▶ Given data
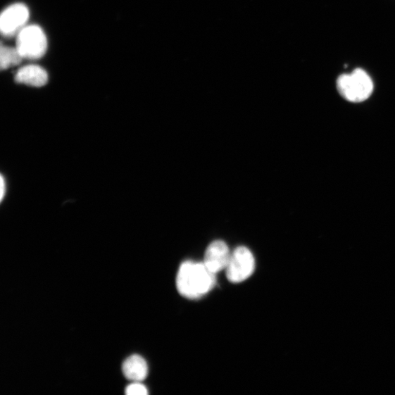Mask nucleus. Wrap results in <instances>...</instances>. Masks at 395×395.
Masks as SVG:
<instances>
[{
    "label": "nucleus",
    "mask_w": 395,
    "mask_h": 395,
    "mask_svg": "<svg viewBox=\"0 0 395 395\" xmlns=\"http://www.w3.org/2000/svg\"><path fill=\"white\" fill-rule=\"evenodd\" d=\"M215 274L204 263L187 261L182 263L177 275V288L184 297L199 299L208 294L216 283Z\"/></svg>",
    "instance_id": "1"
},
{
    "label": "nucleus",
    "mask_w": 395,
    "mask_h": 395,
    "mask_svg": "<svg viewBox=\"0 0 395 395\" xmlns=\"http://www.w3.org/2000/svg\"><path fill=\"white\" fill-rule=\"evenodd\" d=\"M337 89L346 101L361 103L370 97L374 84L367 72L361 68H356L351 73L343 74L338 77Z\"/></svg>",
    "instance_id": "2"
},
{
    "label": "nucleus",
    "mask_w": 395,
    "mask_h": 395,
    "mask_svg": "<svg viewBox=\"0 0 395 395\" xmlns=\"http://www.w3.org/2000/svg\"><path fill=\"white\" fill-rule=\"evenodd\" d=\"M15 37V47L24 59H40L46 54L48 42L44 30L40 27L27 25Z\"/></svg>",
    "instance_id": "3"
},
{
    "label": "nucleus",
    "mask_w": 395,
    "mask_h": 395,
    "mask_svg": "<svg viewBox=\"0 0 395 395\" xmlns=\"http://www.w3.org/2000/svg\"><path fill=\"white\" fill-rule=\"evenodd\" d=\"M255 258L246 247L236 249L231 255L225 274L232 284H240L248 280L254 272Z\"/></svg>",
    "instance_id": "4"
},
{
    "label": "nucleus",
    "mask_w": 395,
    "mask_h": 395,
    "mask_svg": "<svg viewBox=\"0 0 395 395\" xmlns=\"http://www.w3.org/2000/svg\"><path fill=\"white\" fill-rule=\"evenodd\" d=\"M30 17L27 7L21 4L8 7L0 17V30L6 37L16 36L27 26Z\"/></svg>",
    "instance_id": "5"
},
{
    "label": "nucleus",
    "mask_w": 395,
    "mask_h": 395,
    "mask_svg": "<svg viewBox=\"0 0 395 395\" xmlns=\"http://www.w3.org/2000/svg\"><path fill=\"white\" fill-rule=\"evenodd\" d=\"M231 255L227 244L222 240H216L206 249L203 263L216 275L227 269Z\"/></svg>",
    "instance_id": "6"
},
{
    "label": "nucleus",
    "mask_w": 395,
    "mask_h": 395,
    "mask_svg": "<svg viewBox=\"0 0 395 395\" xmlns=\"http://www.w3.org/2000/svg\"><path fill=\"white\" fill-rule=\"evenodd\" d=\"M49 80L47 72L41 66L36 65H26L17 71L15 81L33 87L45 86Z\"/></svg>",
    "instance_id": "7"
},
{
    "label": "nucleus",
    "mask_w": 395,
    "mask_h": 395,
    "mask_svg": "<svg viewBox=\"0 0 395 395\" xmlns=\"http://www.w3.org/2000/svg\"><path fill=\"white\" fill-rule=\"evenodd\" d=\"M123 372L126 379L133 382H142L148 375V365L142 356L134 354L123 364Z\"/></svg>",
    "instance_id": "8"
},
{
    "label": "nucleus",
    "mask_w": 395,
    "mask_h": 395,
    "mask_svg": "<svg viewBox=\"0 0 395 395\" xmlns=\"http://www.w3.org/2000/svg\"><path fill=\"white\" fill-rule=\"evenodd\" d=\"M24 58L16 47L1 46L0 51V67L7 70L11 67L20 65Z\"/></svg>",
    "instance_id": "9"
},
{
    "label": "nucleus",
    "mask_w": 395,
    "mask_h": 395,
    "mask_svg": "<svg viewBox=\"0 0 395 395\" xmlns=\"http://www.w3.org/2000/svg\"><path fill=\"white\" fill-rule=\"evenodd\" d=\"M125 393L127 395H146L148 389L141 382H133L126 387Z\"/></svg>",
    "instance_id": "10"
},
{
    "label": "nucleus",
    "mask_w": 395,
    "mask_h": 395,
    "mask_svg": "<svg viewBox=\"0 0 395 395\" xmlns=\"http://www.w3.org/2000/svg\"><path fill=\"white\" fill-rule=\"evenodd\" d=\"M0 198H1V201L4 200V198L6 193V184L4 177L1 176V180H0Z\"/></svg>",
    "instance_id": "11"
}]
</instances>
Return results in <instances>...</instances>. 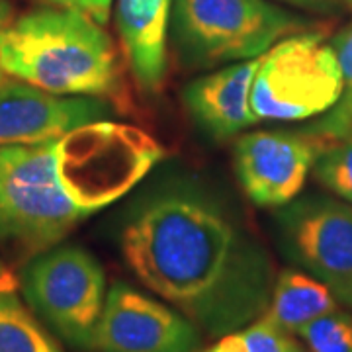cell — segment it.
Instances as JSON below:
<instances>
[{"label":"cell","mask_w":352,"mask_h":352,"mask_svg":"<svg viewBox=\"0 0 352 352\" xmlns=\"http://www.w3.org/2000/svg\"><path fill=\"white\" fill-rule=\"evenodd\" d=\"M122 252L145 288L214 337L261 319L276 280L263 247L215 201L186 190L143 204Z\"/></svg>","instance_id":"obj_1"},{"label":"cell","mask_w":352,"mask_h":352,"mask_svg":"<svg viewBox=\"0 0 352 352\" xmlns=\"http://www.w3.org/2000/svg\"><path fill=\"white\" fill-rule=\"evenodd\" d=\"M0 69L59 96H106L120 80L104 25L69 8L20 16L0 32Z\"/></svg>","instance_id":"obj_2"},{"label":"cell","mask_w":352,"mask_h":352,"mask_svg":"<svg viewBox=\"0 0 352 352\" xmlns=\"http://www.w3.org/2000/svg\"><path fill=\"white\" fill-rule=\"evenodd\" d=\"M164 157L163 145L141 127L94 120L55 141L59 184L82 214L120 200Z\"/></svg>","instance_id":"obj_3"},{"label":"cell","mask_w":352,"mask_h":352,"mask_svg":"<svg viewBox=\"0 0 352 352\" xmlns=\"http://www.w3.org/2000/svg\"><path fill=\"white\" fill-rule=\"evenodd\" d=\"M173 28L192 63H239L254 59L305 22L270 0H173Z\"/></svg>","instance_id":"obj_4"},{"label":"cell","mask_w":352,"mask_h":352,"mask_svg":"<svg viewBox=\"0 0 352 352\" xmlns=\"http://www.w3.org/2000/svg\"><path fill=\"white\" fill-rule=\"evenodd\" d=\"M82 217L59 184L55 141L0 147V241L45 251Z\"/></svg>","instance_id":"obj_5"},{"label":"cell","mask_w":352,"mask_h":352,"mask_svg":"<svg viewBox=\"0 0 352 352\" xmlns=\"http://www.w3.org/2000/svg\"><path fill=\"white\" fill-rule=\"evenodd\" d=\"M340 67L321 32H296L261 55L251 106L261 122L321 118L340 96Z\"/></svg>","instance_id":"obj_6"},{"label":"cell","mask_w":352,"mask_h":352,"mask_svg":"<svg viewBox=\"0 0 352 352\" xmlns=\"http://www.w3.org/2000/svg\"><path fill=\"white\" fill-rule=\"evenodd\" d=\"M22 288L32 311L57 337L80 351L92 349L108 296L94 254L75 245L55 247L25 268Z\"/></svg>","instance_id":"obj_7"},{"label":"cell","mask_w":352,"mask_h":352,"mask_svg":"<svg viewBox=\"0 0 352 352\" xmlns=\"http://www.w3.org/2000/svg\"><path fill=\"white\" fill-rule=\"evenodd\" d=\"M282 249L302 270L327 284L352 307V206L339 198L307 196L276 215Z\"/></svg>","instance_id":"obj_8"},{"label":"cell","mask_w":352,"mask_h":352,"mask_svg":"<svg viewBox=\"0 0 352 352\" xmlns=\"http://www.w3.org/2000/svg\"><path fill=\"white\" fill-rule=\"evenodd\" d=\"M200 333L186 315L116 282L108 289L94 352H198Z\"/></svg>","instance_id":"obj_9"},{"label":"cell","mask_w":352,"mask_h":352,"mask_svg":"<svg viewBox=\"0 0 352 352\" xmlns=\"http://www.w3.org/2000/svg\"><path fill=\"white\" fill-rule=\"evenodd\" d=\"M307 131H249L235 143V170L241 188L261 208H282L294 201L307 182L323 149Z\"/></svg>","instance_id":"obj_10"},{"label":"cell","mask_w":352,"mask_h":352,"mask_svg":"<svg viewBox=\"0 0 352 352\" xmlns=\"http://www.w3.org/2000/svg\"><path fill=\"white\" fill-rule=\"evenodd\" d=\"M110 116L96 96H59L24 80L0 85V147L57 141L71 129Z\"/></svg>","instance_id":"obj_11"},{"label":"cell","mask_w":352,"mask_h":352,"mask_svg":"<svg viewBox=\"0 0 352 352\" xmlns=\"http://www.w3.org/2000/svg\"><path fill=\"white\" fill-rule=\"evenodd\" d=\"M261 63L254 59L229 63L210 75L192 80L184 88L190 116L215 139H231L256 124L251 106L252 80Z\"/></svg>","instance_id":"obj_12"},{"label":"cell","mask_w":352,"mask_h":352,"mask_svg":"<svg viewBox=\"0 0 352 352\" xmlns=\"http://www.w3.org/2000/svg\"><path fill=\"white\" fill-rule=\"evenodd\" d=\"M173 0H116V28L139 87L157 92L166 76V38Z\"/></svg>","instance_id":"obj_13"},{"label":"cell","mask_w":352,"mask_h":352,"mask_svg":"<svg viewBox=\"0 0 352 352\" xmlns=\"http://www.w3.org/2000/svg\"><path fill=\"white\" fill-rule=\"evenodd\" d=\"M337 298L327 284L305 270L286 268L274 280L270 303L264 317L276 327L298 335V331L337 309Z\"/></svg>","instance_id":"obj_14"},{"label":"cell","mask_w":352,"mask_h":352,"mask_svg":"<svg viewBox=\"0 0 352 352\" xmlns=\"http://www.w3.org/2000/svg\"><path fill=\"white\" fill-rule=\"evenodd\" d=\"M331 45L340 67V96L327 113H323L314 126L305 129L323 143L352 138V20L333 36Z\"/></svg>","instance_id":"obj_15"},{"label":"cell","mask_w":352,"mask_h":352,"mask_svg":"<svg viewBox=\"0 0 352 352\" xmlns=\"http://www.w3.org/2000/svg\"><path fill=\"white\" fill-rule=\"evenodd\" d=\"M0 352H63L10 292H0Z\"/></svg>","instance_id":"obj_16"},{"label":"cell","mask_w":352,"mask_h":352,"mask_svg":"<svg viewBox=\"0 0 352 352\" xmlns=\"http://www.w3.org/2000/svg\"><path fill=\"white\" fill-rule=\"evenodd\" d=\"M315 178L352 206V138L325 143L314 164Z\"/></svg>","instance_id":"obj_17"},{"label":"cell","mask_w":352,"mask_h":352,"mask_svg":"<svg viewBox=\"0 0 352 352\" xmlns=\"http://www.w3.org/2000/svg\"><path fill=\"white\" fill-rule=\"evenodd\" d=\"M309 352H352V315L339 309L298 331Z\"/></svg>","instance_id":"obj_18"},{"label":"cell","mask_w":352,"mask_h":352,"mask_svg":"<svg viewBox=\"0 0 352 352\" xmlns=\"http://www.w3.org/2000/svg\"><path fill=\"white\" fill-rule=\"evenodd\" d=\"M239 335L247 352H305L292 339V333L276 327L264 315L251 325L239 329Z\"/></svg>","instance_id":"obj_19"},{"label":"cell","mask_w":352,"mask_h":352,"mask_svg":"<svg viewBox=\"0 0 352 352\" xmlns=\"http://www.w3.org/2000/svg\"><path fill=\"white\" fill-rule=\"evenodd\" d=\"M57 8H69L76 12L85 14L88 18H92L94 22L106 25L110 20V12L116 0H45Z\"/></svg>","instance_id":"obj_20"},{"label":"cell","mask_w":352,"mask_h":352,"mask_svg":"<svg viewBox=\"0 0 352 352\" xmlns=\"http://www.w3.org/2000/svg\"><path fill=\"white\" fill-rule=\"evenodd\" d=\"M294 8H300L305 12H315V14H329L339 10L342 6V2L346 0H282Z\"/></svg>","instance_id":"obj_21"},{"label":"cell","mask_w":352,"mask_h":352,"mask_svg":"<svg viewBox=\"0 0 352 352\" xmlns=\"http://www.w3.org/2000/svg\"><path fill=\"white\" fill-rule=\"evenodd\" d=\"M204 352H247V351H245V344H243V339H241L239 331H233V333H229V335L219 337V340L215 342L214 346L206 349Z\"/></svg>","instance_id":"obj_22"},{"label":"cell","mask_w":352,"mask_h":352,"mask_svg":"<svg viewBox=\"0 0 352 352\" xmlns=\"http://www.w3.org/2000/svg\"><path fill=\"white\" fill-rule=\"evenodd\" d=\"M14 289L12 276L8 274V270L4 268V264L0 261V292H10Z\"/></svg>","instance_id":"obj_23"},{"label":"cell","mask_w":352,"mask_h":352,"mask_svg":"<svg viewBox=\"0 0 352 352\" xmlns=\"http://www.w3.org/2000/svg\"><path fill=\"white\" fill-rule=\"evenodd\" d=\"M10 24V6L6 0H0V32Z\"/></svg>","instance_id":"obj_24"},{"label":"cell","mask_w":352,"mask_h":352,"mask_svg":"<svg viewBox=\"0 0 352 352\" xmlns=\"http://www.w3.org/2000/svg\"><path fill=\"white\" fill-rule=\"evenodd\" d=\"M4 80H6V73H4V71H2V69H0V85H2V82H4Z\"/></svg>","instance_id":"obj_25"},{"label":"cell","mask_w":352,"mask_h":352,"mask_svg":"<svg viewBox=\"0 0 352 352\" xmlns=\"http://www.w3.org/2000/svg\"><path fill=\"white\" fill-rule=\"evenodd\" d=\"M346 4H351V6H352V0H346Z\"/></svg>","instance_id":"obj_26"}]
</instances>
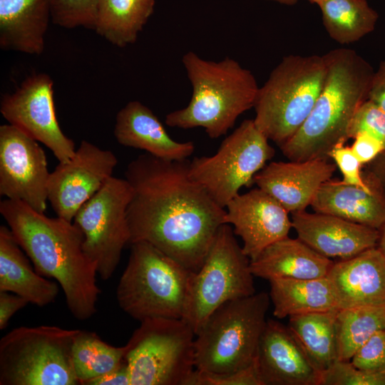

▶ Instruction
Reproduce the records from their beginning through the line that contains "89L346 101L361 103L370", replacing "Masks" with "Outlines" and leaving everything else unchanged. Omit the pictures from the output.

▶ Completed exercise
Mask nucleus. Wrap results in <instances>...</instances>. Outlines at 395×395.
Outlines as SVG:
<instances>
[{
    "label": "nucleus",
    "mask_w": 395,
    "mask_h": 395,
    "mask_svg": "<svg viewBox=\"0 0 395 395\" xmlns=\"http://www.w3.org/2000/svg\"><path fill=\"white\" fill-rule=\"evenodd\" d=\"M215 274L204 263L187 261L182 263L177 275V288L184 297L199 299L208 294L216 283Z\"/></svg>",
    "instance_id": "1"
},
{
    "label": "nucleus",
    "mask_w": 395,
    "mask_h": 395,
    "mask_svg": "<svg viewBox=\"0 0 395 395\" xmlns=\"http://www.w3.org/2000/svg\"><path fill=\"white\" fill-rule=\"evenodd\" d=\"M337 89L346 101L361 103L370 97L374 84L367 72L361 68H356L351 73L343 74L338 77Z\"/></svg>",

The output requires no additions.